Skip to content

Configuration API Reference

free_transformer.config.ModelConfig(vocab_size=32000, hidden_dim=4096, num_layers=32, num_heads=32, num_kv_heads=None, ffn_hidden_dim=11008, max_seq_len=2048, latent_dim=16, split_layer=None, use_rmsnorm=True, use_rope=True, use_swiglu=True, dropout=0.0, attention_dropout=0.0) dataclass

Configuration for model architecture.

free_transformer.config.TrainingConfig(learning_rate=0.0003, weight_decay=0.1, beta1=0.9, beta2=0.95, grad_clip=1.0, warmup_steps=2000, max_steps=100000, beta_kl=1.0, kappa_free_bits=0.3466, batch_size=64, gradient_accumulation_steps=1, use_fsdp=False, use_deepspeed=False, fsdp_config=dict(), deepspeed_config=dict(), save_every=5000, eval_every=1000, checkpoint_dir='./checkpoints', log_every=100, wandb_project=None) dataclass

Configuration for training.

Supplied material
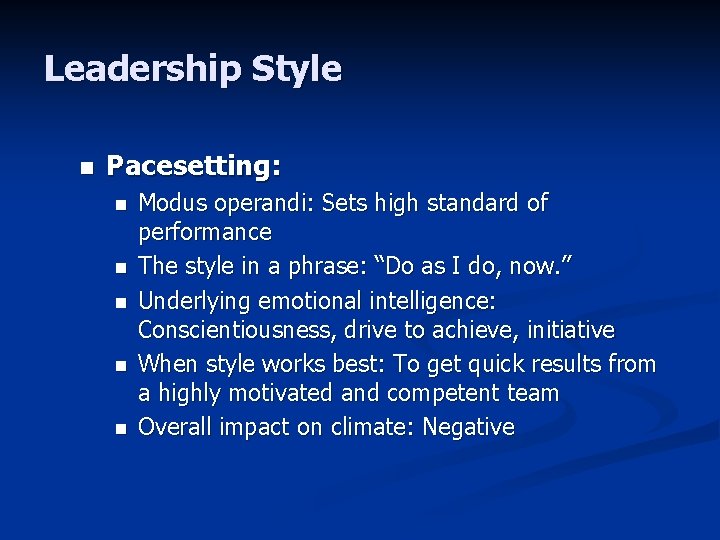 Leadership Style

- Pacesetting:
  - Modus operandi: Sets high standard of performance
  - The style in a phrase: “Do as I do, now.”
  - Underlying emotional intelligence: Conscientiousness, drive to achieve, initiative
  - When style works best: To get quick results from a highly motivated and competent team
  - Overall impact on climate: Negative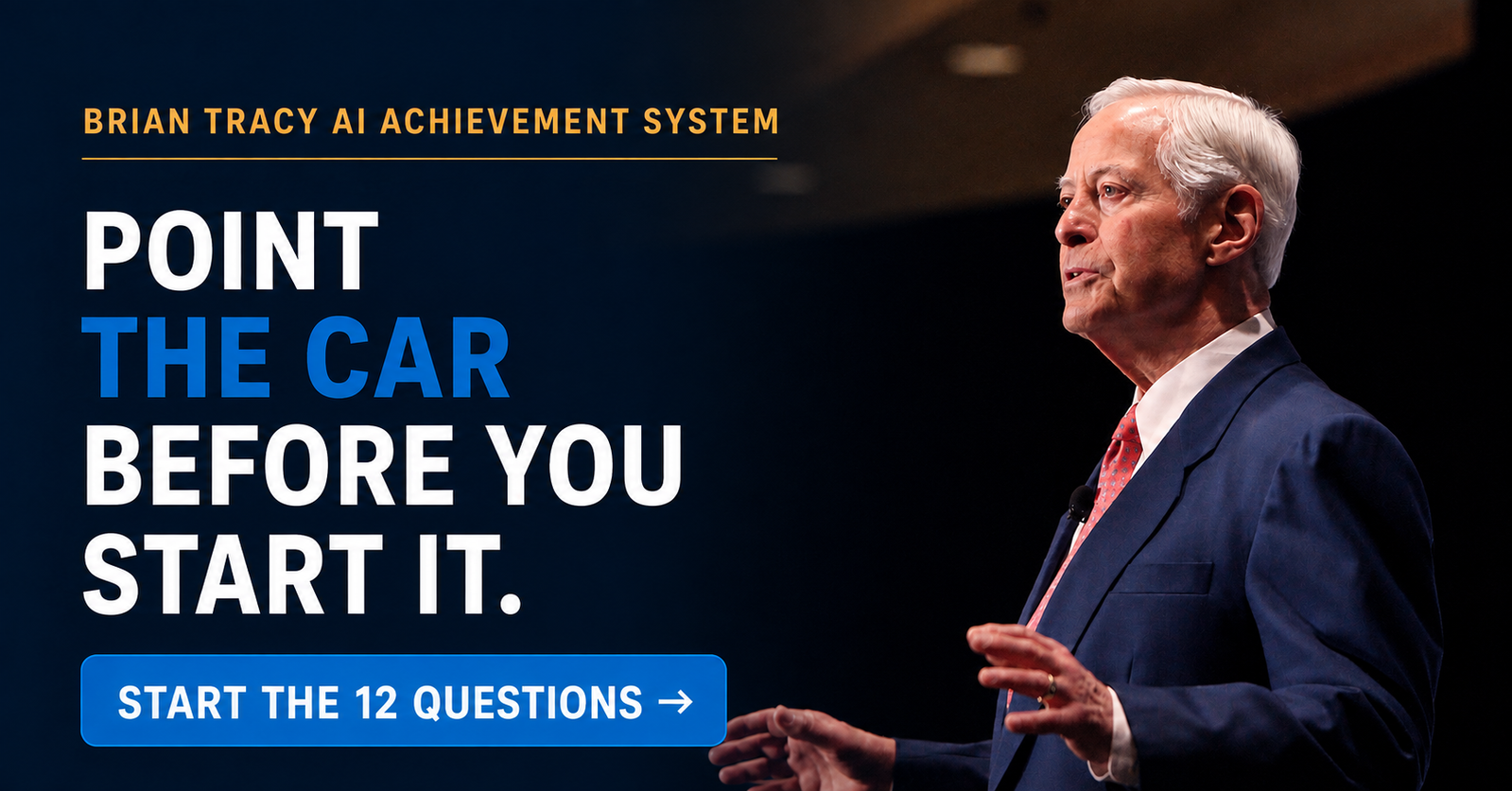 BRIAN TRACY AI ACHIEVEMENT SYSTEM

POINT
THE CAR
BEFORE YOU
START IT.

START THE 12 QUESTIONS →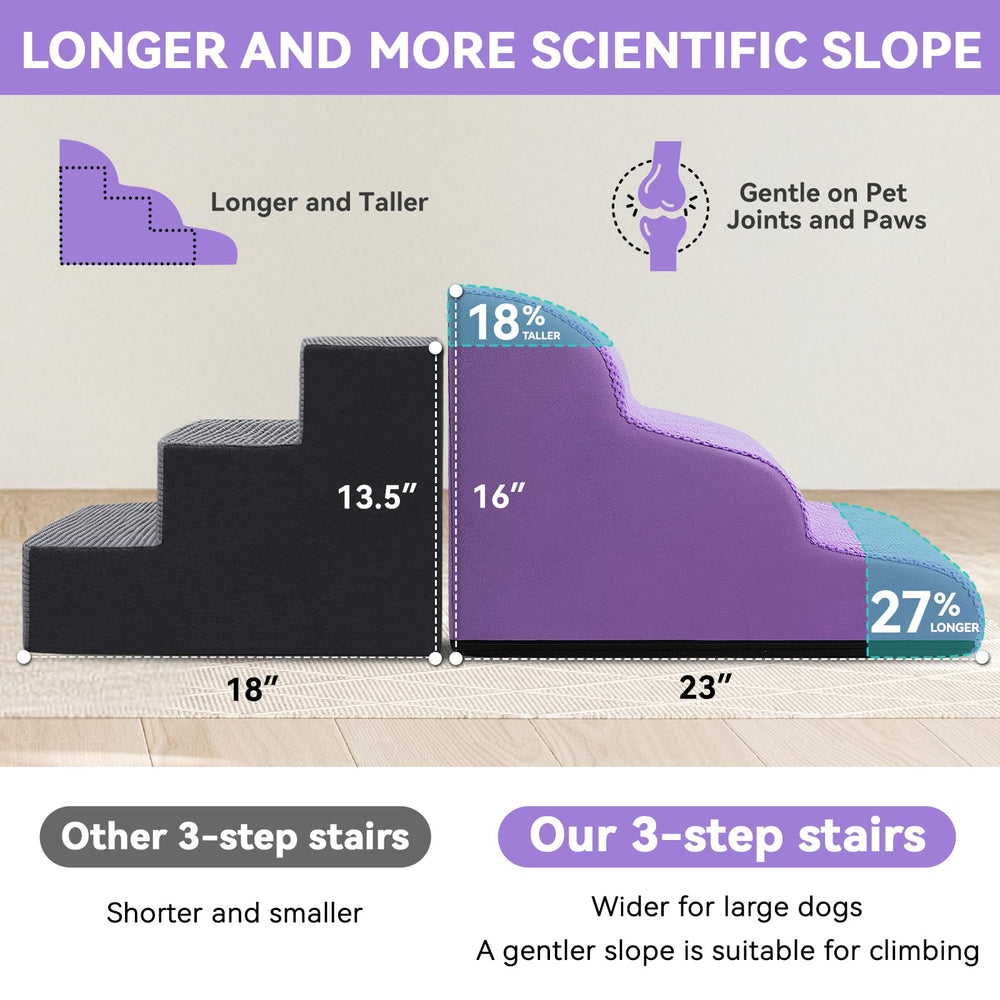 LONGER AND MORE SCIENTIFIC SLOPE

Longer and Taller

Gentle on Pet Joints and Paws

18% TALLER

13.5″

16″

27% LONGER

18″

23″

Other 3-step stairs

Shorter and smaller

Our 3-step stairs

Wider for large dogs

A gentler slope is suitable for climbing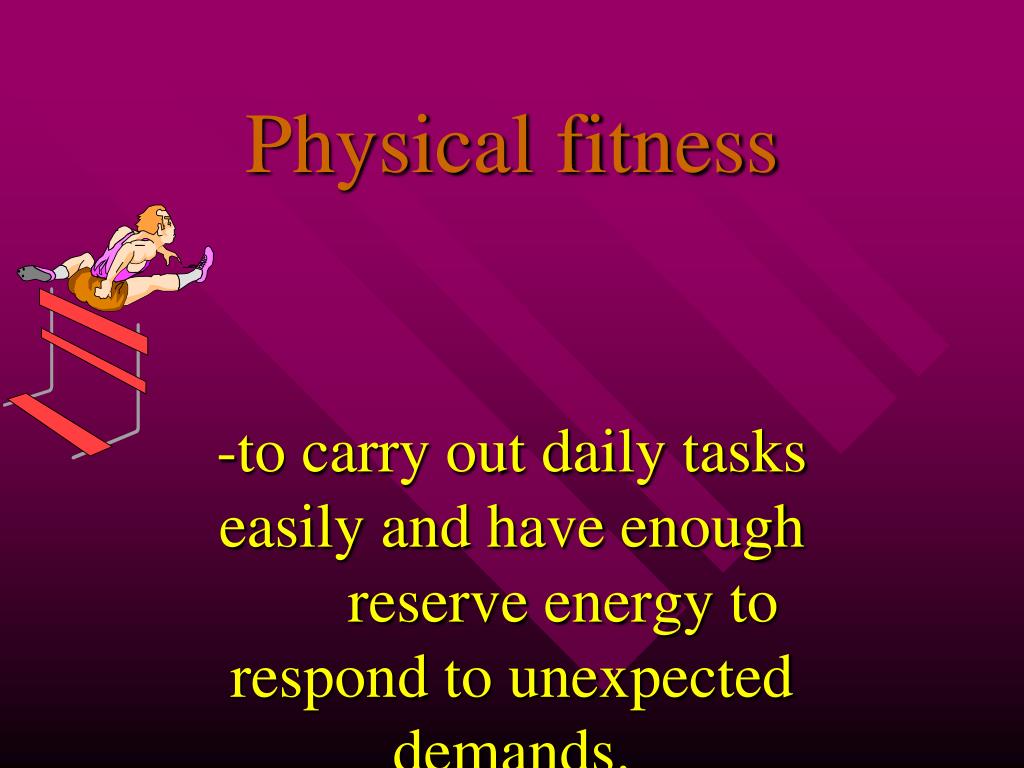 Physical fitness

-to carry out daily tasks easily and have enough reserve energy to respond to unexpected demands.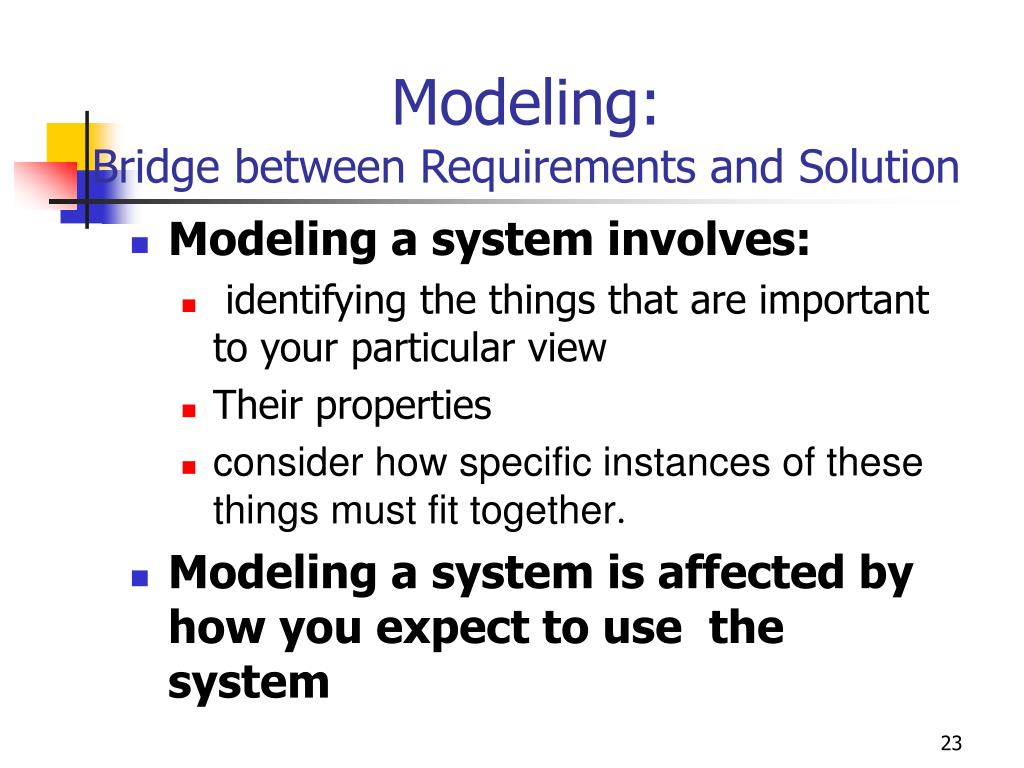 Modeling:
Bridge between Requirements and Solution

Modeling a system involves:
identifying the things that are important to your particular view
Their properties
consider how specific instances of these things must fit together.

Modeling a system is affected by how you expect to use the system

23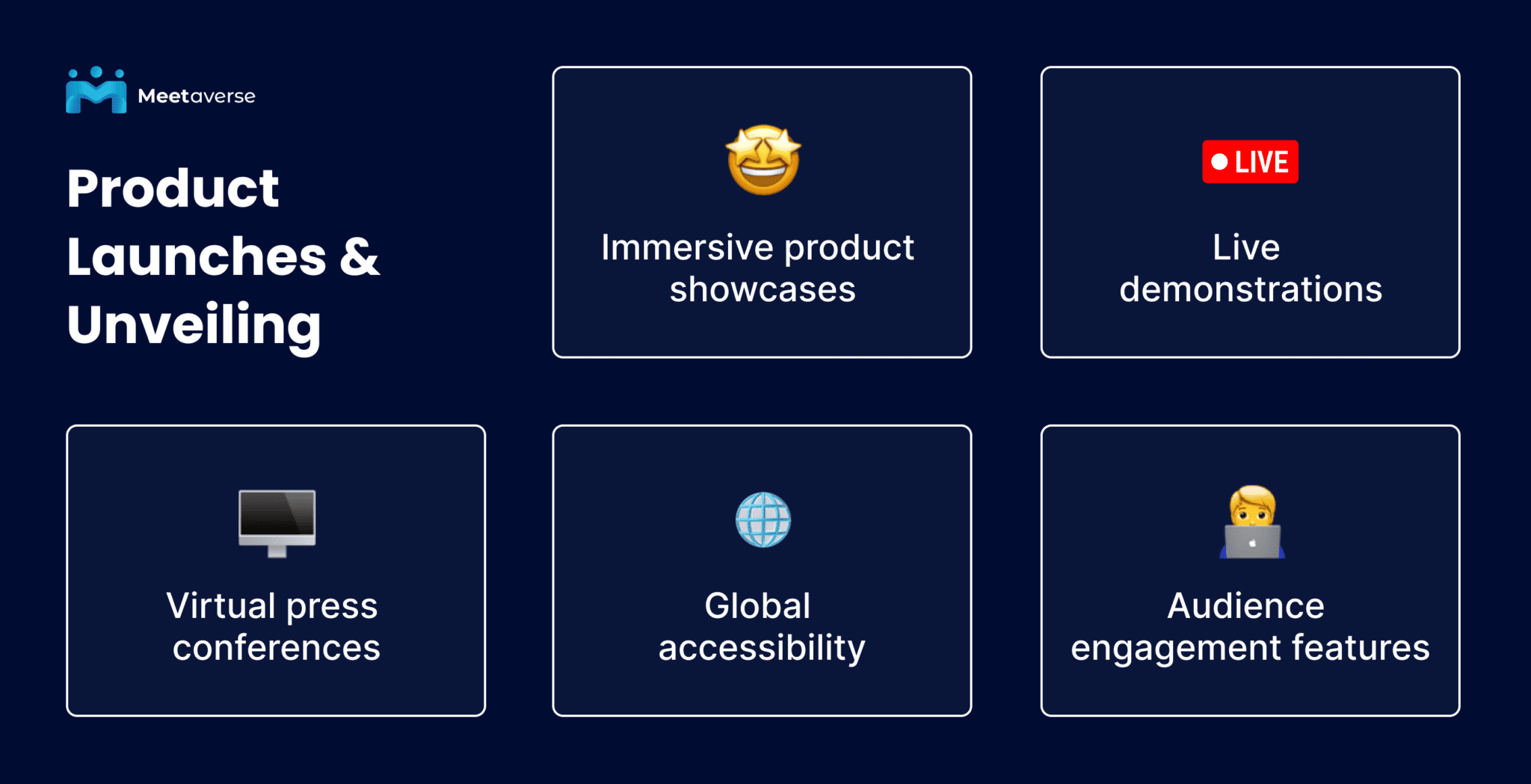 Meetaverse

Product Launches & Unveiling

Immersive product showcases

LIVE

Live demonstrations

Virtual press conferences

Global accessibility

Audience engagement features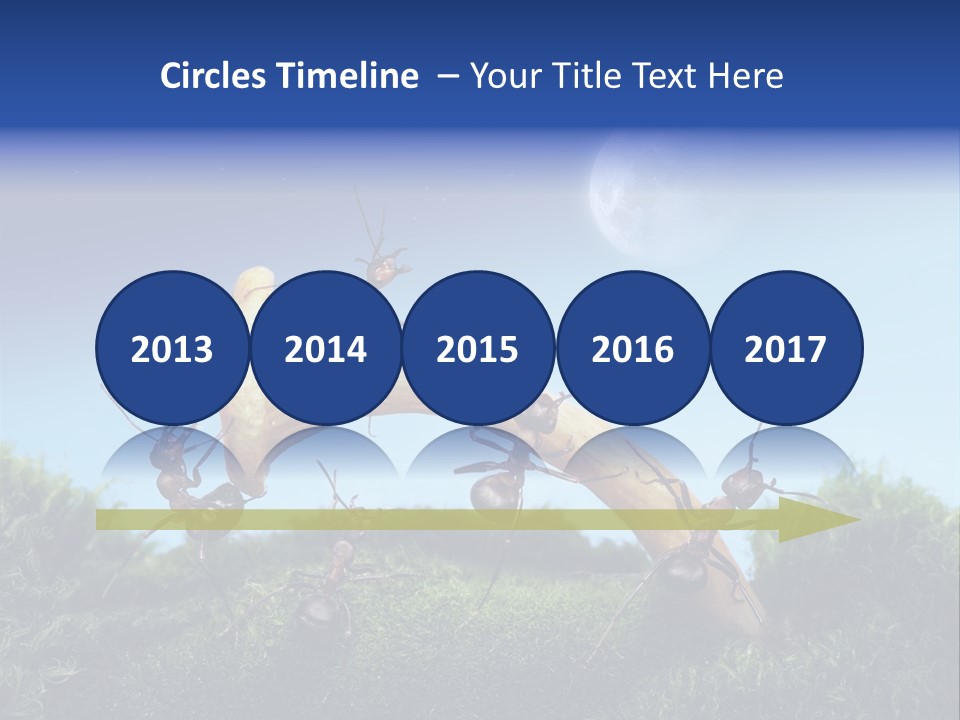 Circles Timeline – Your Title Text Here

2013

2014

2015

2016

2017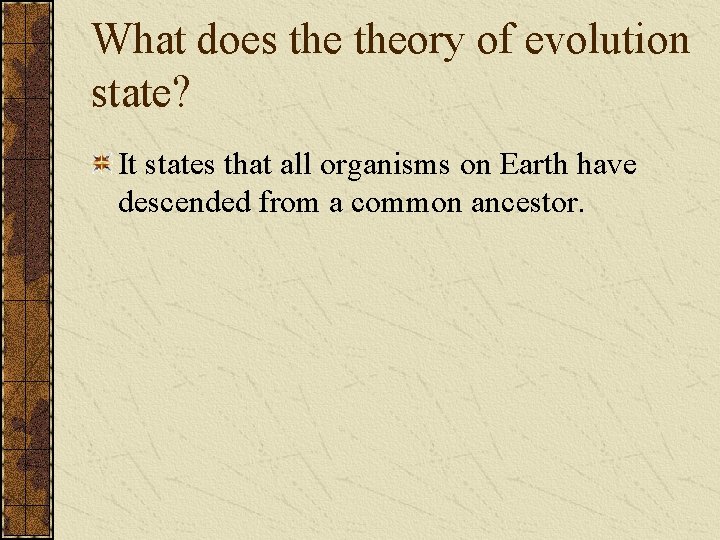 What does the theory of evolution state?

It states that all organisms on Earth have descended from a common ancestor.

What to work on
• a. Please transcribe the stretch of the configuration API reference from "Configuration API Reference" through "for model architecture.".
• b. In the configuration API reference, what is the default value of kappa_free_bits in TrainingConfig?
• c. Take the configuration API reference further, starting after its last line.

Expected outputs
• a.
Configuration API Reference

free_transformer.config.ModelConfig(vocab_size=32000, hidden_dim=4096, num_layers=32, num_heads=32, num_kv_heads=None, ffn_hidden_dim=11008, max_seq_len=2048, latent_dim=16, split_layer=None, use_rmsnorm=True, use_rope=True, use_swiglu=True, dropout=0.0, attention_dropout=0.0) dataclass

Configuration for model architecture.

• b. 0.3466

• c.
from_yaml(path) classmethod

Load configuration from YAML file.

Source code in src/free_transformer/config.py
@classmethod
def from_yaml(cls, path: str):
    """Load configuration from YAML file."""
    with open(path, "r") as f:
        config_dict = yaml.safe_load(f)
    return cls(**config_dict)

to_yaml(path)

Save configuration to YAML file.

Source code in src/free_transformer/config.py
def to_yaml(self, path: str):
    """Save configuration to YAML file."""
    with open(path, "w") as f:
        yaml.dump(self.__dict__, f)